» Exercise
Repeat word for word the part of the records that opens with the line containing "At what distance has" and runs through the end of the records.

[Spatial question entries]
+-------+

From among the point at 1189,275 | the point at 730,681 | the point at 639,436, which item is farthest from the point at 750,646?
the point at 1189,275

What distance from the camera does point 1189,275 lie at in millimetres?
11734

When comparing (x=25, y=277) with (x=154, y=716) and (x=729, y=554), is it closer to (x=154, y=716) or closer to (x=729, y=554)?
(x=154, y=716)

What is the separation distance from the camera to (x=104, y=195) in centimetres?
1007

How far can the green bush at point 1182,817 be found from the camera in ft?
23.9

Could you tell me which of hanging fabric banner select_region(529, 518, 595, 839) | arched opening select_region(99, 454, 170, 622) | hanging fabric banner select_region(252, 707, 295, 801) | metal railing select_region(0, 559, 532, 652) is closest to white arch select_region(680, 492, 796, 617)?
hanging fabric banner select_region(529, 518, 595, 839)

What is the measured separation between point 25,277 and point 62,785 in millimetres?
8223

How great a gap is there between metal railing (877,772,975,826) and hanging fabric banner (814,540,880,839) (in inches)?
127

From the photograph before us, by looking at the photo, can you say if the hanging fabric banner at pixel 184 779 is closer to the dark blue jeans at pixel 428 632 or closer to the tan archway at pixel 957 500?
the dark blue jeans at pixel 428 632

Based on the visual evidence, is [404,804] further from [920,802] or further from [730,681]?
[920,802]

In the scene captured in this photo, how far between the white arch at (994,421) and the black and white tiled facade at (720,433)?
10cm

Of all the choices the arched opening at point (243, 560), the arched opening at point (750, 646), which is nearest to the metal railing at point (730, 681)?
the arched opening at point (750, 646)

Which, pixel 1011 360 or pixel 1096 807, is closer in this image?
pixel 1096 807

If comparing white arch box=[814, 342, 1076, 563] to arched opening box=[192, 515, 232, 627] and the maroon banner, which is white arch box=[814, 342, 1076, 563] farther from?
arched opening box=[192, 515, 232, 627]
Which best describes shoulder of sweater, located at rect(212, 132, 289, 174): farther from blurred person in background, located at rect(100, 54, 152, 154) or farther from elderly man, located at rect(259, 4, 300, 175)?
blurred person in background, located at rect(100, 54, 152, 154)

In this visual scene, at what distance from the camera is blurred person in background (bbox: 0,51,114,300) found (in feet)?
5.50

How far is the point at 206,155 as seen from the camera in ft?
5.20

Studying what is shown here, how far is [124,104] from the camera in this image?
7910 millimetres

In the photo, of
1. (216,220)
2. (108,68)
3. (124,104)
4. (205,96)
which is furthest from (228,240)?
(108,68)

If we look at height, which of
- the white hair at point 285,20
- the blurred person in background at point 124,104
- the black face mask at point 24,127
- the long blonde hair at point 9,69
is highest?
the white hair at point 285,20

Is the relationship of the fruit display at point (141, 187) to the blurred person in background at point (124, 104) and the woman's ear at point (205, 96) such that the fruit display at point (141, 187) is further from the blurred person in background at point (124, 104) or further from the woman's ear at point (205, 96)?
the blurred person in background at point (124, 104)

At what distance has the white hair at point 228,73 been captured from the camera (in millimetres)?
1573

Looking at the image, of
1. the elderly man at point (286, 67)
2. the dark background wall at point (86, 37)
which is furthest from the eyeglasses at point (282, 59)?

+-------+

» Written answer
At what distance has the white hair at point 228,73 been captured from the camera (in millimetres)?
1573

Looking at the image, of
1. the elderly man at point (286, 67)
2. the dark background wall at point (86, 37)
which is furthest from the eyeglasses at point (282, 59)?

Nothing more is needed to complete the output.